Sama się sobie dziwię, że to piszę: nigdy nie byłam fanką metafizycznie ugruntowanej prawdy, ale w świetle zamętu, z którym mamy do czynienia, czuję, że coś ważnego trzeba by tu było filozoficznie rozplątać. Widzę zdegustowane miny osób, które w tym momencie myślą: o co jej chodzi? Gdzie filozofia, a gdzie real politik? Dość już filozofowania, czasy są ciężkie, trzeba… No właśnie – co właściwie trzeba zrobić w takich czasach? Jak wyglądają Państwa plany na wypadek, gdyby coś poszło nie tak? Czy ja wiem, co bym zrobiła? Czy wiem, co właściwie miałoby oznaczać „nie tak”? Czy potrafię odpowiedzieć na pytanie o to, jakim cudem świat dotarł do dzisiaj?
Dwa lata temu, w pierwszą rocznicę rozpoczęcia przez Rosję pełnoskalowej inwazji na Ukrainę (swoją drogą, jak szybko stało się dla mnie naturalne używanie tych strasznych słów?
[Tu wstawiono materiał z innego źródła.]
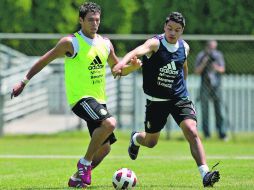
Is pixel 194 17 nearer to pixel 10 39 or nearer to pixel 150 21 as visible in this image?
pixel 150 21

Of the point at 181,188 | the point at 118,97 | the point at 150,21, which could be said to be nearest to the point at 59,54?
the point at 181,188

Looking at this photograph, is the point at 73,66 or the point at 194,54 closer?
the point at 73,66

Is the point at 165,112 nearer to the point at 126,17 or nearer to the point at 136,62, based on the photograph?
the point at 136,62

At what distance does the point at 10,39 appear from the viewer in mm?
19781

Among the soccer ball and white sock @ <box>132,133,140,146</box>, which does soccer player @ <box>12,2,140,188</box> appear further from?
white sock @ <box>132,133,140,146</box>

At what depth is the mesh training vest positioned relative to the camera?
9062 mm

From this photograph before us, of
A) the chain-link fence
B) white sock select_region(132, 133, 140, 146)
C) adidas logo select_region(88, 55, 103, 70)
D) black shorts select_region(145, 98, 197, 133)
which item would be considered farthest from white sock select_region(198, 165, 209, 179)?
the chain-link fence

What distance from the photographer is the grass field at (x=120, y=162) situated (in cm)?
942

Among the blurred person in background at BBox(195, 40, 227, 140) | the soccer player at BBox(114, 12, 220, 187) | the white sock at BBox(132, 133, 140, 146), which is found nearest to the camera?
the soccer player at BBox(114, 12, 220, 187)

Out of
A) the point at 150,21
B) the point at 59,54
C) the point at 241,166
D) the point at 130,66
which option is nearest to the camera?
the point at 130,66

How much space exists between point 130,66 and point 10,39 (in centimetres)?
1166

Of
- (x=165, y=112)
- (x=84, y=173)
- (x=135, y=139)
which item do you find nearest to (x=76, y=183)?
(x=84, y=173)

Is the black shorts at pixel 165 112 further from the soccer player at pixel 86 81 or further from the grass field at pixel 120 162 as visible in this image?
the soccer player at pixel 86 81

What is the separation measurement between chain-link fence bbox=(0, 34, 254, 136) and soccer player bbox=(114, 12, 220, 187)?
830 cm
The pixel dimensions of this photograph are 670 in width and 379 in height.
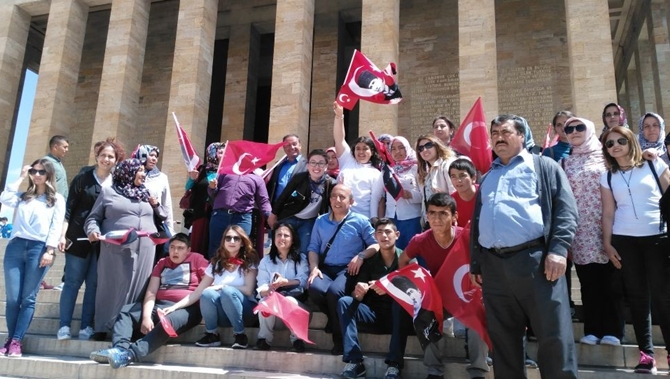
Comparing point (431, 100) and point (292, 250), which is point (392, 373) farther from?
point (431, 100)

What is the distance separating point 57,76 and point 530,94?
14.4 m

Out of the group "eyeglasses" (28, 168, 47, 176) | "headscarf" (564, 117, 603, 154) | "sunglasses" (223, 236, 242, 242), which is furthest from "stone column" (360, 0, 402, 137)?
"eyeglasses" (28, 168, 47, 176)

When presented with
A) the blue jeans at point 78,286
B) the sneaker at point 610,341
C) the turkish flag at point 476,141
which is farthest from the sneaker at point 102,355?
the sneaker at point 610,341

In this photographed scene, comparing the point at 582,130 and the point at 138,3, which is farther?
the point at 138,3

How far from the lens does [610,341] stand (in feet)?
15.8

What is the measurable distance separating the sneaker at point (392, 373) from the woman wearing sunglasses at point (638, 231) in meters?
1.99

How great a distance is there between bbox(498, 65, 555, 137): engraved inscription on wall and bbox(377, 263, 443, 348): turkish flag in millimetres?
12025

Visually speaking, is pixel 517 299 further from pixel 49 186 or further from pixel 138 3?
pixel 138 3

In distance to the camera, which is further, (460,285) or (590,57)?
(590,57)

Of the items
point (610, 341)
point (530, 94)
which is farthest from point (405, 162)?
point (530, 94)

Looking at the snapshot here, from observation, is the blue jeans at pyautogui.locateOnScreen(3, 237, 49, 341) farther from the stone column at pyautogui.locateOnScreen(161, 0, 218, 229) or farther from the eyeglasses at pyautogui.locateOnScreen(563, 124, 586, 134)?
the stone column at pyautogui.locateOnScreen(161, 0, 218, 229)

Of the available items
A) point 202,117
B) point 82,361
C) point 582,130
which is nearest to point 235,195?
point 82,361

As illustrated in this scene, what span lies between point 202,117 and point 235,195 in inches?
363

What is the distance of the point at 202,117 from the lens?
15445 mm
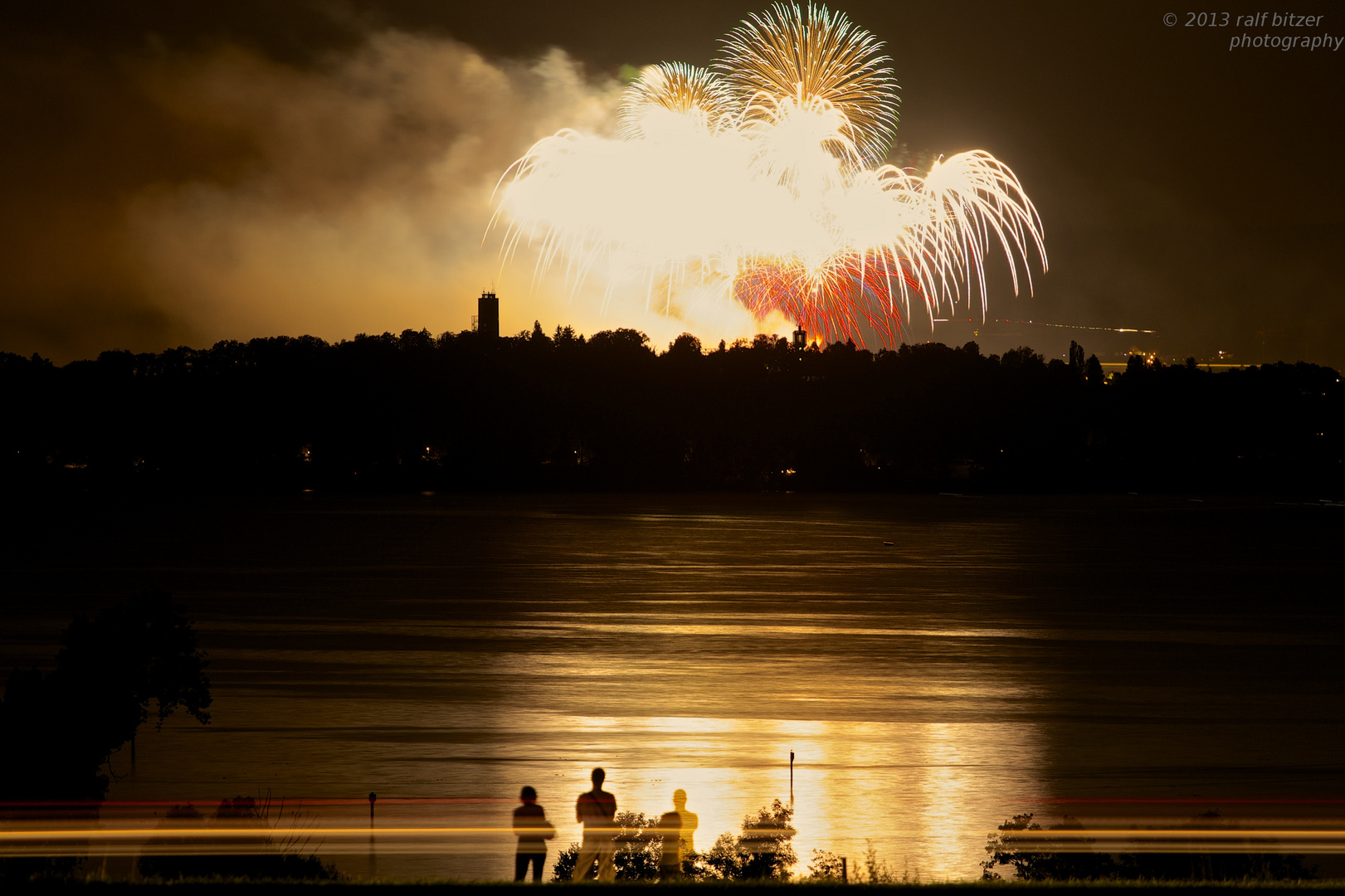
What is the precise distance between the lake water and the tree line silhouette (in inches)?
3948

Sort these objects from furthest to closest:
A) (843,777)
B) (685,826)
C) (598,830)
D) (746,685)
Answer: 1. (746,685)
2. (843,777)
3. (685,826)
4. (598,830)

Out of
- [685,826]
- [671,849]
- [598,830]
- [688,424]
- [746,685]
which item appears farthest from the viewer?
[688,424]

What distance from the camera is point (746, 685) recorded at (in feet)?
88.7

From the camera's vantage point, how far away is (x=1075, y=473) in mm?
166500

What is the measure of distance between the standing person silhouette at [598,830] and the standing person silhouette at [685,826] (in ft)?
2.54

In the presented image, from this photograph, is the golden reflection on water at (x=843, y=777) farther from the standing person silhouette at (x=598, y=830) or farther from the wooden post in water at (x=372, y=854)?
the wooden post in water at (x=372, y=854)

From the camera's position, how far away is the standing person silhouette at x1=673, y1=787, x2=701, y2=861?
15.2 metres

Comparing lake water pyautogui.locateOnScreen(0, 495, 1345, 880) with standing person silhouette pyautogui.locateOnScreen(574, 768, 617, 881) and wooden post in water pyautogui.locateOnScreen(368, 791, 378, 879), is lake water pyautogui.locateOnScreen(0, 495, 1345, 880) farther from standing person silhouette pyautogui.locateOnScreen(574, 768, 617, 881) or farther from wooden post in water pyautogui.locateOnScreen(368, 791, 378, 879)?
standing person silhouette pyautogui.locateOnScreen(574, 768, 617, 881)

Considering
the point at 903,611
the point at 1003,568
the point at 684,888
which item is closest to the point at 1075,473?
the point at 1003,568

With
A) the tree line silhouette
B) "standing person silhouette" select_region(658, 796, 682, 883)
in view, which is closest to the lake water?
"standing person silhouette" select_region(658, 796, 682, 883)

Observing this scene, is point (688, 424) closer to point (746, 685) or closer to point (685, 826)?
point (746, 685)

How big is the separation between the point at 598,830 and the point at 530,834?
72 cm

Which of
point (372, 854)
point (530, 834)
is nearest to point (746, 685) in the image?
point (372, 854)

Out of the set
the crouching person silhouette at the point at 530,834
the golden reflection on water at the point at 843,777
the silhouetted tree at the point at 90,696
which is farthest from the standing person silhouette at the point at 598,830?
the silhouetted tree at the point at 90,696
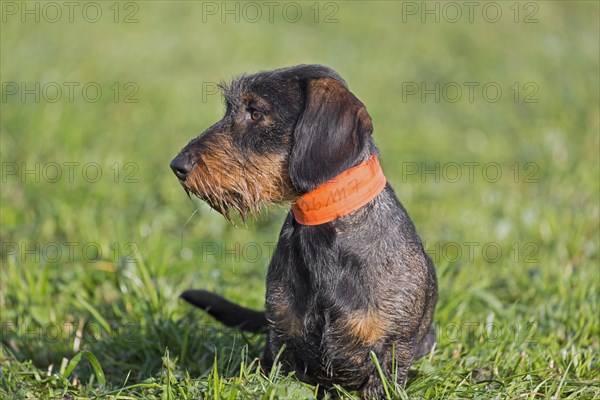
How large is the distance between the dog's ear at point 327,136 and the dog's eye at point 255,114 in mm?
275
Co to właściwie znaczy „pełnoskalowa inwazja”? Co to jest za biurokratyczny, okropny język, który ma wyekstrahować jak w laboratorium sam akt i oddzielić go od pierwotnego strachu wywoływanego przez słowo „wojna”?), byłam w Teatrze Polskim w Bydgoszczy, gdzie oglądaliśmy próbę generalną szkicu scenicznego Niny Zahozhenko „Ja, wojna i plastikowy granat”. Sztuka opowiada o pierwszych chwilach kijowskiego poranka 24 lutego 2022 r. O ludziach takich jak ja, jak my, którzy się czegoś złego spodziewali, ale jeszcze nie teraz, jeszcze bez przesady, a potem wyją te syreny i nie do końca wiesz, co masz zrobić, chociaż Ukrainki i Ukraińcy byli o niebo lepiej przeszkoleni, jak postępować w sytuacjach kryzysowych niż my. Ale wyją, więc jest stres. Nina idzie do sklepu, kupuje bajgle, wędzonego łososia, kremowy serek, awokado, no bo przecież nigdzie w instrukcji życia nie ma, że nie wolno zjeść bajgla z awokado. A potem spadają rakiety, rwie się zasięg, ktoś zostaje zasypany w piwnicy, ktoś jest ranny, ktoś utknął w korku, uciekając, na to też nie ma instrukcji, nie ma opisu, nie ma real politik, jest nagie życie, przerażenie.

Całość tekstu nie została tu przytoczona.